Tackling these challenges brought swift rewards. By the third week of April, nearly 99 percent of Korea’s 5.3 million school children were participating in full-scale, online classes.
This admirable response to an unprecedented crisis is nearly unmatched by other advanced economies. In lower-income countries, the coronavirus threatens to rob hundreds of millions of children of any chance to resume their education, or to begin school at all. Even before anyone had ever heard of Covid-19, one-fifth of the world’s children were already out of school.
Now, the global education crisis is becoming an emergency that could damage an entire generation. At the height of the pandemic, more than 1 billion students were forced to suspend their education. As many as 600 million young people remain shut out of classrooms months later.
As the world fights this pandemic, the temptation will be to return to business as usual and accept that some children will simply be left behind. But we can use this moment to profoundly rethink our approach to learning and transform education systems so that all children can learn, no matter who they are or where they live.
For nearly two decades, the Global Partnership for Education (GPE) has been making this a reality by mobilizing funds, partnerships, and innovative technical assistance to help get 160 million more children in school and double girls’ enrollment in its partner countries.
For example, with support from GPE, Sierra Leone is broadcasting radio and TV lessons and distributing paper materials to households that are entirely off the grid. Children in Sierra Leone who normally get their main meal at school are now receiving food rations at home so that children can learn on a full stomach.
In response to the pandemic, Kenya has enlisted GPE’s help in rolling out an ambitious distance education program and ensuring a smooth transition back to school.

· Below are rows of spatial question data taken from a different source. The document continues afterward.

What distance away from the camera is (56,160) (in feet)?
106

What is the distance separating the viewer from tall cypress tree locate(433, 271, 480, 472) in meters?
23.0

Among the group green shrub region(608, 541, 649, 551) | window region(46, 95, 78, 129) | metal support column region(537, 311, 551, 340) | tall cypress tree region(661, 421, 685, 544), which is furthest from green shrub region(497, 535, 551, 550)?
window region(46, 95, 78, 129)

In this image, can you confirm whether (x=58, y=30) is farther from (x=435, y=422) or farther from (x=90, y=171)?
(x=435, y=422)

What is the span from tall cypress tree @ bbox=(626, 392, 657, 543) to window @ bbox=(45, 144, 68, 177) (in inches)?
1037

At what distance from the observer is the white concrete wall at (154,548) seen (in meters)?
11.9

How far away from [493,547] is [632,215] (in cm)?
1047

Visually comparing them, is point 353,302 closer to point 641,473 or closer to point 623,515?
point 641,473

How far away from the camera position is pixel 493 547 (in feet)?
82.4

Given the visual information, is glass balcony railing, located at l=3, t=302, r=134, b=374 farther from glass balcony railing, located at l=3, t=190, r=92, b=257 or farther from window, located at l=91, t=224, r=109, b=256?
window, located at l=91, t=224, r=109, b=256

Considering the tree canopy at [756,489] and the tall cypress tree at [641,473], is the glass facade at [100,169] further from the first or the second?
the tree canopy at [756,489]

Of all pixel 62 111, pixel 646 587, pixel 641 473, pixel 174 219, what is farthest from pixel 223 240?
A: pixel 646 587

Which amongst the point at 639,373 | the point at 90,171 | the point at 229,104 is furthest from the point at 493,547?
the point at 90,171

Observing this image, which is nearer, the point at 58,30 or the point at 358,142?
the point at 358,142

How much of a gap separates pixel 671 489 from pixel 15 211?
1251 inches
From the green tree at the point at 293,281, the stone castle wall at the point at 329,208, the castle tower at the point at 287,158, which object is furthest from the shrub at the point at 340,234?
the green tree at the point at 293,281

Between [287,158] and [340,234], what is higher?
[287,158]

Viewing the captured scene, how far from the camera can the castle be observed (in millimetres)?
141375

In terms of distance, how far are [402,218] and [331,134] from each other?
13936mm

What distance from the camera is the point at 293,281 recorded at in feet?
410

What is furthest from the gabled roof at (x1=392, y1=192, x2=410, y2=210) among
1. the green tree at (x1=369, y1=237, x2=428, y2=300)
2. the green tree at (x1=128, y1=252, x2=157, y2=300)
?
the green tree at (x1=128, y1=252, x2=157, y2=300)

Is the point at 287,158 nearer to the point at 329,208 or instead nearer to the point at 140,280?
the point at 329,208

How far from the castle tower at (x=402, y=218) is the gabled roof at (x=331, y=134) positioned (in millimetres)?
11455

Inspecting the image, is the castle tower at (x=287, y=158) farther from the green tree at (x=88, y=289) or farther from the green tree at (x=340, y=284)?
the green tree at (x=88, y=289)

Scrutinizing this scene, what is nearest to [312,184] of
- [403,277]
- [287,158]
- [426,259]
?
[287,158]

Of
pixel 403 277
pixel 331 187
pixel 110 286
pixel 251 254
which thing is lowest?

As the country moves beyond the coronavirus emergency, GPE will continue to support Kenya’s efforts to strengthen education quality and equity, especially for preschool children and children with disabilities.
Just as Korea recognized the importance of training teachers to adapt to a changing learning environment, GPE is also helping train teachers in Zambia to prevent children at highest risk from dropping out of school for good. In Myanmar, teachers are being instructed in psychosocial support, including how to identify and refer children with the most acute needs.
GPE recently launched the “Raise Your Hand” campaign calling on world leaders to commit at least $5 billion to fund GPE’s efforts in 87 countries and help ensure that 175 million children can learn. A fully funded GPE will mean more and better-trained teachers, new or improved schools, and textbooks suited to the needs of the 21st century. It will also pave a return to school for many students and a new path for the millions of children who have never had the chance to learn.
By supporting GPE’s fundraising campaign, Korea can play a leading role in reimagining global education in a way that mirrors its own innovative and effective response to the pandemic.
By helping ensure GPE is fully funded to achieve these goals, Korea can have a far greater impact than it would as a role model alone.